July 5, 2018 weblog

DeepMind AI shows off winning cooperative team behavior

by Nancy Owano , Tech Xplore

The recent Dota 2 feats of openAI, where their people spent months training a new AI system so bots could play together as a team, had emboldened the writing on the wall: Team play in multiplayer video games is a hot focal point in AI right now.

Researchers are taking on the challenge in how to make that happen on advanced levels. (Why is AI teamwork always described as such a challenge? Will Knight in MIT Technology Review said, the "Teamwork is extremely difficult to develop effectively in AI programs, because it involves dealing with a complex and ever-changing situation.")

This week you have proof of another star team-up, this time the work of DeepMind. They royally showed how AI can beat out human opponents in a multi-player game. DeepMind's scientists and engineers reminded us how AI agents can match and in some instances surpass humans in cooperative play.

Posting in The Download, MIT Technology Review's Knight said AI agents were trained by DeepMind in a modified version of the Quake III Arena. Teamwork skills were on parade—the agents played Capture The Flag (CTF) on Quake III Arena.

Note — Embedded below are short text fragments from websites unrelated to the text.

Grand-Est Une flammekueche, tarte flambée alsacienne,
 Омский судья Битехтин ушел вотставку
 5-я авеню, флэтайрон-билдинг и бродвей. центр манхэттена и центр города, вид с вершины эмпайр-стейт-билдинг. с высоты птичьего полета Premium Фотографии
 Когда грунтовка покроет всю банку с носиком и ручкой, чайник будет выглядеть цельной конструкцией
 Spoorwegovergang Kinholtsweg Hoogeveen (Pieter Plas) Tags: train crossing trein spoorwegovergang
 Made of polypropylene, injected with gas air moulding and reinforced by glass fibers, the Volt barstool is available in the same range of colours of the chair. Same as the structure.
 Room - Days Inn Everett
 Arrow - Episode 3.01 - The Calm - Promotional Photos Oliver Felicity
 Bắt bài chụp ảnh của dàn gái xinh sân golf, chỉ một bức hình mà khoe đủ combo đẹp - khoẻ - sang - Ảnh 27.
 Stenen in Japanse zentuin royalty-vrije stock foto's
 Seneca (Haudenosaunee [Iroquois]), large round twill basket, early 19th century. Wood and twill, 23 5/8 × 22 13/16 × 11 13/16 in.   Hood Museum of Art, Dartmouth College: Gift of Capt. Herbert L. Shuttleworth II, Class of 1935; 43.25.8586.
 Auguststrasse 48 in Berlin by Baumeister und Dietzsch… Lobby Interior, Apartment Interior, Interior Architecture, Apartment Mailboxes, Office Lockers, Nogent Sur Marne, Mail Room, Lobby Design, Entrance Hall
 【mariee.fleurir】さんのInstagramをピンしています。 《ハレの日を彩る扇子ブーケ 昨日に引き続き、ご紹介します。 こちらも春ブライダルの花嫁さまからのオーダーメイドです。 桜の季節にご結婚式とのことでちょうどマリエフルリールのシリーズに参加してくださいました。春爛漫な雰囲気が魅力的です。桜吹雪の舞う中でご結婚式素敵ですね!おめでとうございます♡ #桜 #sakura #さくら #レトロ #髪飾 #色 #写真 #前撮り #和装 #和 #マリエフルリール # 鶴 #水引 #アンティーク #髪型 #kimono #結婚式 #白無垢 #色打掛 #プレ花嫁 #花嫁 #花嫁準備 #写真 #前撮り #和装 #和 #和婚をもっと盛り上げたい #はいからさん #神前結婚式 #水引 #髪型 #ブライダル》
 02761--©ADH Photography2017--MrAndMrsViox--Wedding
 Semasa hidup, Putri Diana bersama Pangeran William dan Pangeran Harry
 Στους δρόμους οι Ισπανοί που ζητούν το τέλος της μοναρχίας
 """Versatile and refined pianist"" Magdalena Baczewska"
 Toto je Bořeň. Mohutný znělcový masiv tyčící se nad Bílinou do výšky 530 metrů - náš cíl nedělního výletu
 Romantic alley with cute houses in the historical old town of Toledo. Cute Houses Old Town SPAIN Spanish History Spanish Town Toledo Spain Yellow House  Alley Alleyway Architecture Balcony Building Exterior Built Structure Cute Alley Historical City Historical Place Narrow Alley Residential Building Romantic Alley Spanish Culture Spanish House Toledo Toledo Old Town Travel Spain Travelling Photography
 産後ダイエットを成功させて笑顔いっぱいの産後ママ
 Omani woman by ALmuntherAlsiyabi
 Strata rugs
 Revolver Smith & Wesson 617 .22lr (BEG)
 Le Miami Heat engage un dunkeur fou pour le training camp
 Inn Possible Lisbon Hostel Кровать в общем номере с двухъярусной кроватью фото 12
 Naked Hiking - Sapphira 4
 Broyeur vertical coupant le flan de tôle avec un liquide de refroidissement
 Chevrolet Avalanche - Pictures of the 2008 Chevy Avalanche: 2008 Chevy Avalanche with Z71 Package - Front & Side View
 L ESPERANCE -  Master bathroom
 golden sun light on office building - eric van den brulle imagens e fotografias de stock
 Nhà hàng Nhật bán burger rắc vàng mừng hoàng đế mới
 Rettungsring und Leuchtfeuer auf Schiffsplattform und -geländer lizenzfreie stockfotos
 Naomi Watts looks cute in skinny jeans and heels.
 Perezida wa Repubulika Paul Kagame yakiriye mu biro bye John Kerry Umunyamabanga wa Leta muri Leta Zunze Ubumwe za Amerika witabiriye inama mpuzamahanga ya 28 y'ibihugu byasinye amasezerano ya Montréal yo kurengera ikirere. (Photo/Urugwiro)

For those not familiar with CTF and Quake III Arena, an overview from Rob LeFebvre can help. Writing in Engadget, he explained their challenge.

"The team focused on a capture the flag mode, one in which the map changes from match to match. Its AI agents had to learn general strategies to be able to adapt to each new map, something humans do easily. The agents also needed to both cooperate with team members as well as compete against the opposite team, and be able to adjust to different enemy play styles."

A test tournament involved humans playing CTF with and against trained agents.

The "For The Win" (FTW) agents learned to become stronger than the strong baseline methods, and exceeded the win-rate of the human players. In a survey among participants they were rated more collaborative than human participants.

As MIT Technology Review stated, "the AI agents can also collaborate with human players—and those players say the programs are better teammates than most people."

"Two teams of individual players compete on a given map with the goal of capturing the opponent team's flag while protecting their own. To gain tactical advantage they can tag the opponent team members to send them back to their spawn points. The team with the most flag captures after five minutes wins."

The Telegraph described the game as a "maze with the goal of capturing the opponent team's flag while protecting their own."

For Margi Murphy in The Telegraph, what is so interesting about this feat is that "DeepMind's AI appeared to pick up typically human psychological tactics in order to win games - rather than memorising the game map and possible outcomes from a move."

The For the Win (FTW) AI played nearly 450,000 games of Quake III Arena to gain its dominance over human players, said Khari Johnson in The Verge, and establish its understanding of how to effectively work with other machines and humans.

Johnson recapped the game outcomes.

Flags captured: "On average, human-machine teams captured 16 flags per game less than a team of two FTW agents."

Tagging performance: "Agents were found to be efficient than humans in tagging, achieving the tactic 80 percent of the time compared to humans 48 percent." (Tagging involved touching an opponent to send them back to their spawning point.)

Behavior: A survey of human participants "found FTW to be more collaborative than human teammates."

The DeepMind blog is interesting for anyone curious about the AI training process for such a scenario in multi-player video games.

"Rather than training a single agent, we train a population of agents, which learn by playing with each other, providing a diversity of teammates and opponents.

"Each agent in the population learns its own internal reward signal, which allows agents to generate their own internal goals, such as capturing a flag. A two-tier optimisation process optimises agents' internal rewards directly for winning, and uses reinforcement learning on the internal rewards to learn the agents' policies.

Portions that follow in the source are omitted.